- EXTRACT TO READ
□ □ □ □ □ □ □
Scientists are making important steps towards curing Alzheimer’s disease. A new study, published in Nature Communications journal reveals a great discovery. They have been able to observe for the first time the way in which the synapses are being destroyed.
Synapses are the structures which make the connection between neurons in our brains. They are required for all the functions of the brain, especially for learning and for forming memories. At people with Alzheimer’s disease, synapses die prematurely, long before the nerve cells.
The new discovery identified a molecular mechanism which contributes to the destruction of the synapse. There is a protein, called neural cell-adhesion molecule 2 (NCAM2) which plays a significant role in synapses connection.
Scientists analyzed the brain tissue of several dead people and they found that people with Alzheimer’s had extremely lower levels of NCAM2 protein in the hippocampus (region of the brain). It seems that NCAM2 is destroyed by another protein, called beta-amyloid.
Alzheimer’s disease has been discovered in 1906 by Dr Alois Alzheimer. He has observed the symptoms of a woman who experienced memory loss and an unpredictable behavior before she died.
The American Alzheimer’s Association claims that Alzheimer’s disease is one of the first six leading causes of death in our country and among the old citizens, one in three is going to die with it.
□ □ □ □ □ □ □
(Stored data entries)
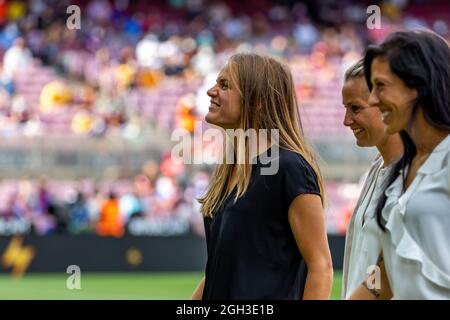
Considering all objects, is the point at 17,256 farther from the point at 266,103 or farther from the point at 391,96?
the point at 391,96

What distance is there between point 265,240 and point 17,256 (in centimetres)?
1604

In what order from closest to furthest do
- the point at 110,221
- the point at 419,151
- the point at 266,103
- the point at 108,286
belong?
the point at 419,151 → the point at 266,103 → the point at 108,286 → the point at 110,221

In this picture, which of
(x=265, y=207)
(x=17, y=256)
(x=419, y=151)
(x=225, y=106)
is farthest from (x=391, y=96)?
(x=17, y=256)

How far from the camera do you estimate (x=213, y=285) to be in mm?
4160

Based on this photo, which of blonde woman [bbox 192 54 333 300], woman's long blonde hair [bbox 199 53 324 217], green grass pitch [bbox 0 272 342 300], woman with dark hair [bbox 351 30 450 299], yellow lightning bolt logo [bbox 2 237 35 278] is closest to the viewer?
woman with dark hair [bbox 351 30 450 299]

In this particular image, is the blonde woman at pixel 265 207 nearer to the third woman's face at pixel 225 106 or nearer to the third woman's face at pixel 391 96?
the third woman's face at pixel 225 106

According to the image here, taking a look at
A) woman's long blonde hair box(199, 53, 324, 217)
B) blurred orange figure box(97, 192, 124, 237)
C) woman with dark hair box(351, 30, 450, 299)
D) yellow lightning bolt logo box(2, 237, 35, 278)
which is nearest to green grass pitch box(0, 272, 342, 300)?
yellow lightning bolt logo box(2, 237, 35, 278)

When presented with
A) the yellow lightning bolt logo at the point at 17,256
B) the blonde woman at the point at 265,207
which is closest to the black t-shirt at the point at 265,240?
the blonde woman at the point at 265,207

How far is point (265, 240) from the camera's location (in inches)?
161

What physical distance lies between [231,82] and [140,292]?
12.4m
□ □ □ □ □ □ □
- REQUIRED ACTIONS
A. Summarize the Alzheimer's article in two sentences.
B. Write a continuation of the Alzheimer's article, picking up after its last sentence.
The entries have no role in this work.

- TASK RESULTS
A. A study in Nature Communications has shown for the first time how synapses, the connections between neurons that die prematurely in Alzheimer's disease, are destroyed. Brain tissue analysis found much lower levels of the protein NCAM2 in the hippocampus of people with Alzheimer's, and it seems that another protein, beta-amyloid, destroys NCAM2.

B.
Alzheimer is considered a type of dementia – maybe even the most common. It causes problems with memory, behavior and thinking. Symptoms develop slowly and worsen with time, eventually making it almost impossible for the affected persons to keep living a normal life.
Even if some might consider Alzheimer’s a normal stage of brain deterioration caused by aging, there are also people who develop early onset Alzheimer’s in their 40s or 50s.
Currently the disease has no cure, but the research for treating symptoms continues. Even if the progression of the disease cannot be stopped, there are treatments which can slow down the process at least temporarily. These are important since they can improve the quality of life both for the sufferer and for their caregivers.
The findings of the new study have a significant importance for future development of treatments that could prevent the destruction of NCAM2 and, thus, the prevention of Alzheimer’s disease.